3. Could crypto find a home on Twitter? Perhaps.
A Musk takeover could contribute to the rise of cryptocurrency and artificial intelligence on Twitter, Donovan said, potentially turning the platform into an unregulated financial marketplace.
“Musk could use customer data to develop cryptocurrency and AI tools,” she wrote, eventually creating a space for “social banking.”
What that would look like in its final form is unclear, but Donovan imagines that Twitter could allow in-app purchases with a form of payment that could easily be translated into dollars and cents.
It happened once before when Facebook launched Libra, the digital Facebook currency that fell out of favor with users in 2019. Today, the culture around cryptocurrency has changed, even as the market remains volatile, and Musk is a proponent of Bitcoin and Dogecoin.
She urged lawmakers to amp up regulation in preparation for a future where crypto is an essential component of Twitter. Secretary of the Treasury Janet Yellen recently advocated for increased policing of crypto, and President Biden signed an executive order on digital assets in March.
“Politicians should probably line up some regulation on social media banking, so that when Twitter does reach its final form, there’s some semblance of rules governing it,” Donovan tweeted.

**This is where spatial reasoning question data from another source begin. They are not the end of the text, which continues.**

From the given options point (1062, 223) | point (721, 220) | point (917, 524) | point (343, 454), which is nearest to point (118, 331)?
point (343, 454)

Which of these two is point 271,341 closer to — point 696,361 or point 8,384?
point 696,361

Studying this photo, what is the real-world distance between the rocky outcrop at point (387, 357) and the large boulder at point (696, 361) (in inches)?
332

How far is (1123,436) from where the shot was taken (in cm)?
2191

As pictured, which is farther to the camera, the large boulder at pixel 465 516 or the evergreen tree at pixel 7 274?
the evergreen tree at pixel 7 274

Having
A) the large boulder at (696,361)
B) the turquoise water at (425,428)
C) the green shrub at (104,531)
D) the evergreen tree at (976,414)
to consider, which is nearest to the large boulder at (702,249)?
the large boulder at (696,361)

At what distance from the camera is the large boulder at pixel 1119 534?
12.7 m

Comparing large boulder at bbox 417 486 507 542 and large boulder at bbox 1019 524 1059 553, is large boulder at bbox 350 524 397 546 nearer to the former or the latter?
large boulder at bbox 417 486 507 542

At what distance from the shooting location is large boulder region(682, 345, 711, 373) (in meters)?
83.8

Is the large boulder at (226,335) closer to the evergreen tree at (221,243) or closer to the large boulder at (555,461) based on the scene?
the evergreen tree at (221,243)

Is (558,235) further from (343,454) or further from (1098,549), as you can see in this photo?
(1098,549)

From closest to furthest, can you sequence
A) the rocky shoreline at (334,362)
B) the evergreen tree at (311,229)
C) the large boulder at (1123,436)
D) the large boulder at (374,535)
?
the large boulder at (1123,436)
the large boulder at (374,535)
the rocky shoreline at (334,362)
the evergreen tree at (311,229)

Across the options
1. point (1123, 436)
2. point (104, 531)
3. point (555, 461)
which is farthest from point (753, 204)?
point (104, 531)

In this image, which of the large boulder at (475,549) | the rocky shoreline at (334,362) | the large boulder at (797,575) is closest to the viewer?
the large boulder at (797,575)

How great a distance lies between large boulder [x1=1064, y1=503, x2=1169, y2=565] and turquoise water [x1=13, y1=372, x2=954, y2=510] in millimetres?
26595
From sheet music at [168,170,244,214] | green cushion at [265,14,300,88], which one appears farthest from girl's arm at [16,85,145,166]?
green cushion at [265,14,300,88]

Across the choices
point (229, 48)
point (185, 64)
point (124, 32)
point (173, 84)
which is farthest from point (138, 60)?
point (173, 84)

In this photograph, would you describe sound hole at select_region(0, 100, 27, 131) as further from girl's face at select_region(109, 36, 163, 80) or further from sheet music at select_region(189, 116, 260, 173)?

The move would be a “natural step” for social media companies — and for Musk in particular.
“Musk has long been the champion of anti-establishment, anti-authority, and making his own rules,” she added in a phone interview. “And there’s no greater subversion of the government than to deface its currency and undermine its economy in such a way.”
Social networking became social media and will become social banking, I think.
We know there is a market for hate, harassment and disinformation, and when fundraising is incorporated directly into the design of platforms, hateful content is incentivized.
Como, fwiw, curbs it.
— Joan Donovan, PhD 🦫 (@BostonJoan) April 25, 2022
4. Twitter won’t be the same.
Say goodbye to the Twitter you once knew.
In the end, the platform is a product, Donovan said, and putting Musk at the helm will inherently alter its value.
“The creation of divisive content, fear of being moderated, and desire to keep fundraising are very intertwined, particularly for the worst of the worst offenders,” Donovan wrote. “Changing the balance of these three variables will also change the reputation (& value ) of the product too.”
What could be in the cards is an app that replaces Twitter entirely. The “HUGE if” now, she tweeted, is whether someone can “build a stable alternative.”
Still, it would take years for a competing app to reach a similar scale of users.
A strategy that benefitted Parler, a far-right social media platform, was “a grow-at-any-cost mindset” and the support of conservative politicians and mainstream news outlets, she added. The site had been downloaded using the App Store and Google Play at least 11 million times by June 2021, according to Forbes, though interest plummeted soon thereafter.
Users may be more keen to transfer to a new website, Donovan said, if “it had an interface where you could re-upload all of your networking connections and potentially even all the posts that you’ve made, so that you don’t lose that posting history.”